• Excerpt to read:
Nonetheless, the US forces repelled the attacks. The Tet Offensive was a total military disaster for the North Vietnamese.

But it was total political victory for the North Vietnamese. The media called it a military victory for the North Vietnamese, which it wasn't. CBS newsman Walter Cronkite said that the U.S. was "mired in a stalemate" and called for a negotiated end to the conflict.

Cronkite's report was especially a political disaster for President Johnson. 1968 was an election year, and his poll results started falling dramatically. In March 1968, a distraught President Johnson announced that he would not run for re-election.

This is the moment that today's journalists wish to re-create. That's why they want to call the Iraq war a civil war (so it would be like Vietnam). That's why they use words like "quagmire" and "stalemate," hoping to turn the American public against the war. That's why journalists are so overwhelmingly opposed to Bush, hoping to repeat their 1968 victory.

But things are very different today. As I've been saying for years, there's no anti-war movement in America today. There are no riots and demonstrations on college campuses. No Democrats, except those farthest on the left, are calling for a withdrawal or for negotiation with al-Qaeda. In fact, nobody is offering any realistic proposal for ending the war in Iraq.

OK, so political events can't be predicted because they're chaotic events (in the sense of Chaos Theory), but it's very unlikely that the current rising violence in Iraq will have anything remotely like the same effect that the Tet Offensive. We're in a generational crisis era now, not an awakening era, so the rules are completely changed. This means that the dreams and fantasies of the journalists who are hoping to bring about this result are going to have their dreams crushed.

So let's leave politics aside, and do a Generational Dynamics analysis of the war itself. What does the current increase in violence mean to the war?

To explain this, we're going to compare the Iraq war to two other wars: the Vietnam war, of course, and also the recent war between Israel and Lebanon.

Let's start with the Lebanon war.

Recall that when I wrote about the winners and losers of the Lebanese war, I contrasted the war styles of the two parties.

Israel fought in a typical crisis era "hot" war style, furiously bombing infrastructure, calling up new reserves every day, confronting Hizbollah terrorists on their own soil, and feeling very anxious about the U.N. peace deal after the war.

• Instructions to follow:
Please reproduce, word for word, the stretch of the Tet Offensive essay that begins at the words "Cronkite's report was" and ends with "their 1968 victory.".

• Material provided:
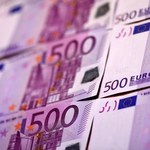 EBC przestanie emitować banknoty 500 euro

• Solution:
Cronkite's report was especially a political disaster for President Johnson. 1968 was an election year, and his poll results started falling dramatically. In March 1968, a distraught President Johnson announced that he would not run for re-election.

This is the moment that today's journalists wish to re-create. That's why they want to call the Iraq war a civil war (so it would be like Vietnam). That's why they use words like "quagmire" and "stalemate," hoping to turn the American public against the war. That's why journalists are so overwhelmingly opposed to Bush, hoping to repeat their 1968 victory.